7.  Click through the subsequent pages:
    
    *   Accept the terms and conditions.
        
    *   Do not add recovery options or two-factor authentication (because this is a temporary account).
        
    *   Do not sign up for free trials.
        

After a few moments, the Google Cloud console opens in this tab.

**Note:** To view a menu with a list of Google Cloud products and services, click the **Navigation menu** at the top-left.

![Navigation menu icon](https://cdn.qwiklabs.com/nUxFb6oRFr435O3t6V7WYJAjeDFcrFb16G9wHWp5BzU%3D align="left")

This lab generates a small cluster you will use. The provisioning of the cluster takes about 2-5 minutes.

If you've pressed the **Start Lab** button and see a blue `resources being provisioned` message with a loading circle, your cluster is still being created.

You can begin reading the next instructions and explanations while you wait, but any shell commands won't work until your resources are done provisioning.

## **Task 1. Understanding Node machine types**

### General overview

A machine type is a set of virtualized hardware resources available to a virtual machine (VM) instance, including the system memory size, virtual CPU (vCPU) count, and persistent disk limits. Machine types are grouped and curated by families for different workloads.

When choosing a machine type for your node pool, the general purpose machine type family typically offers the best price-performance ratio for a variety of workloads. The general purpose machine types consist of the N-series and E2-series:

![A list of machine types, including E2, N2, N2D, and N1, along with their specifications such as memory and vCPUs.](https://cdn.qwiklabs.com/IRq8XomXlGBHG0Ohat3Q5fN2FGmPoPDp2nmdBrlKQBg%3D align="left")

The differences between the machine types might help your app and they might not. In general, E2s have similar performance to N1s but are optimized for cost. Usually, utilizing the E2 machine type alone can help save on costs.

However, with a cluster, it's most important that the resources utilized are optimized based on your application’s needs. For bigger applications or deployments that need to scale heavily, it can be cheaper to stack your workloads on a few optimized machines rather than spreading them across many general purpose ones.

Understanding the details of your app is important for this decision making progress. If your app has specific requirements, you can make sure the machine type is shaped to fit the app.

In the following section, you will take a look at a demo app and migrate it to a node pool with a well-shaped machine type.

## **Task 2. Choosing the right machine type for the Hello app**

### Inspect the Hello demo cluster's requirements

On startup, your lab generated a **Hello Demo Cluster** with two E2 medium (2vCPU, 4GB memory) nodes. This cluster is deploying one replica of a simple web application called **Hello App**, a web server written in Go that responds to all requests with the message "Hello, World!".
---
▶ CHECK YOUR UNDERSTANDING:
1. Answer these from the lab text:
(a) About how long does the cluster take to provision?
(b) Which two series make up the general purpose machine types?
(c) How many nodes does the Hello Demo Cluster start with, and of what machine type?
2. Echo the lab text word for word, starting with "This lab generates" and going on through "for different workloads.".
You won't need the lines for anything.

▶ SOURCE MATERIAL:
---
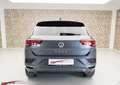 Volkswagen T-Roc c 2,0 TDI DSG  R-Line United Grau - thumbnail 6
---
▶ RESULTS:
1.
(a) About 2-5 minutes.
(b) The N-series and the E2-series.
(c) Two nodes, E2 medium (2vCPU, 4GB memory).

2.
This lab generates a small cluster you will use. The provisioning of the cluster takes about 2-5 minutes.

If you've pressed the **Start Lab** button and see a blue `resources being provisioned` message with a loading circle, your cluster is still being created.

You can begin reading the next instructions and explanations while you wait, but any shell commands won't work until your resources are done provisioning.

## **Task 1. Understanding Node machine types**

### General overview

A machine type is a set of virtualized hardware resources available to a virtual machine (VM) instance, including the system memory size, virtual CPU (vCPU) count, and persistent disk limits. Machine types are grouped and curated by families for different workloads.